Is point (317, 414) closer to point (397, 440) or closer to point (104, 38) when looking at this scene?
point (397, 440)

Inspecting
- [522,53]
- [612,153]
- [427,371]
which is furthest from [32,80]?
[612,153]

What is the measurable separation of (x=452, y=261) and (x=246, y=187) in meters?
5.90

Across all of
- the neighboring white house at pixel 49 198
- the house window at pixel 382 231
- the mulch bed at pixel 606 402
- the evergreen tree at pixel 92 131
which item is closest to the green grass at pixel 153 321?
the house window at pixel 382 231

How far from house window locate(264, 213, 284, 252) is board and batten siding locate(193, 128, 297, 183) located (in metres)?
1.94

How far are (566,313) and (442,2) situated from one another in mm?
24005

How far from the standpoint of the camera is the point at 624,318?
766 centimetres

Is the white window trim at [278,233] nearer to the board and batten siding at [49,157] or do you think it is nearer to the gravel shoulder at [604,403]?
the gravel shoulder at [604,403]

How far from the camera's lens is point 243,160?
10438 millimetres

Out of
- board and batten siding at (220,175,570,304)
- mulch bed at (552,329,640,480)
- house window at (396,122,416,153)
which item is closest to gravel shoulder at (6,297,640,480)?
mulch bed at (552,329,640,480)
__________________________________________________
WHAT THE TASK ASKS: Update the rows above by changing every "board and batten siding" to "vertical wood siding" and leaving everything else as it is.

TASK SOLUTION:
Is point (317, 414) closer to point (397, 440) or closer to point (104, 38) when looking at this scene?
point (397, 440)

Inspecting
- [522,53]
- [612,153]
- [427,371]
which is furthest from [32,80]?
[612,153]

What is the measurable separation of (x=452, y=261) and (x=246, y=187) in meters?
5.90

Across all of
- the neighboring white house at pixel 49 198
- the house window at pixel 382 231
- the mulch bed at pixel 606 402
- the evergreen tree at pixel 92 131
which item is closest to the green grass at pixel 153 321?
the house window at pixel 382 231

How far from house window locate(264, 213, 284, 252) is vertical wood siding locate(193, 128, 297, 183) located (in metres)?
1.94

How far are (566,313) and (442,2) situated from one another in mm?
24005

How far from the standpoint of the camera is the point at 624,318?
766 centimetres

Is the white window trim at [278,233] nearer to the vertical wood siding at [49,157] or do you think it is nearer to the gravel shoulder at [604,403]?
the gravel shoulder at [604,403]

How far from the camera's lens is point 243,160?
10438 millimetres

Out of
- vertical wood siding at (220,175,570,304)
- mulch bed at (552,329,640,480)
- house window at (396,122,416,153)
which item is closest to gravel shoulder at (6,297,640,480)?
mulch bed at (552,329,640,480)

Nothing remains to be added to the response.